Extracted items:
┌──
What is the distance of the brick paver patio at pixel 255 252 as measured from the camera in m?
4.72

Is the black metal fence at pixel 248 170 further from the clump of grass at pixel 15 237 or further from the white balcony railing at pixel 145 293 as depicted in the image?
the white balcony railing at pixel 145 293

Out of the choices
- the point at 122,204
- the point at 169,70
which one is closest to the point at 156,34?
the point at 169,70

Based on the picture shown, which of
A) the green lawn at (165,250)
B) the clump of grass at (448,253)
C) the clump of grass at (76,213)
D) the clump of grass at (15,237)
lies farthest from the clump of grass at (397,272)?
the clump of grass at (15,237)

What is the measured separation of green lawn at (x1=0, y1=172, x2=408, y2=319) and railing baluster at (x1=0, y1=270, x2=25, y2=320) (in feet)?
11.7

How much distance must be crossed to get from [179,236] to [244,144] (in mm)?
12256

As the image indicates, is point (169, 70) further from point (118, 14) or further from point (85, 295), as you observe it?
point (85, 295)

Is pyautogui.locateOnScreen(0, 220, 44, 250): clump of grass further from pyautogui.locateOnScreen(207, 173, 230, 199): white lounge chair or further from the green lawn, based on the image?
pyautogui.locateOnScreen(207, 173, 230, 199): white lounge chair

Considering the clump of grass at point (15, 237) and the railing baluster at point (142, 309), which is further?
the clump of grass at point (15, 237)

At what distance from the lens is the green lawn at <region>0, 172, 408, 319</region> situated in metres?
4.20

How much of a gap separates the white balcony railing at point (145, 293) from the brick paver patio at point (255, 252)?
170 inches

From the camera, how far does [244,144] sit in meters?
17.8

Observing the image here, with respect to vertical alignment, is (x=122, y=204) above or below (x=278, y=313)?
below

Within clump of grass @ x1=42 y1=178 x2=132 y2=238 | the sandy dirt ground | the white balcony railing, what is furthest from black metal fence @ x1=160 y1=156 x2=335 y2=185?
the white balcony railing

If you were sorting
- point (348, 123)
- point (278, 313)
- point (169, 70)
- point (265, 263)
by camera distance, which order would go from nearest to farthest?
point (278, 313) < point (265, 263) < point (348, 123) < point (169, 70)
└──
What you will do: Copy out word for word every line from the one containing "From the camera, how" through the last line of the items, including both.

Solution for this problem:
From the camera, how far does [244,144] sit in meters?
17.8

Observing the image here, with respect to vertical alignment, is (x=122, y=204) above or below (x=278, y=313)?
below

Within clump of grass @ x1=42 y1=178 x2=132 y2=238 | the sandy dirt ground | the white balcony railing, what is furthest from black metal fence @ x1=160 y1=156 x2=335 y2=185?
the white balcony railing

If you were sorting
- point (348, 123)
- point (278, 313)
- point (169, 70)
- point (265, 263)
by camera distance, which order would go from nearest to farthest?
point (278, 313) < point (265, 263) < point (348, 123) < point (169, 70)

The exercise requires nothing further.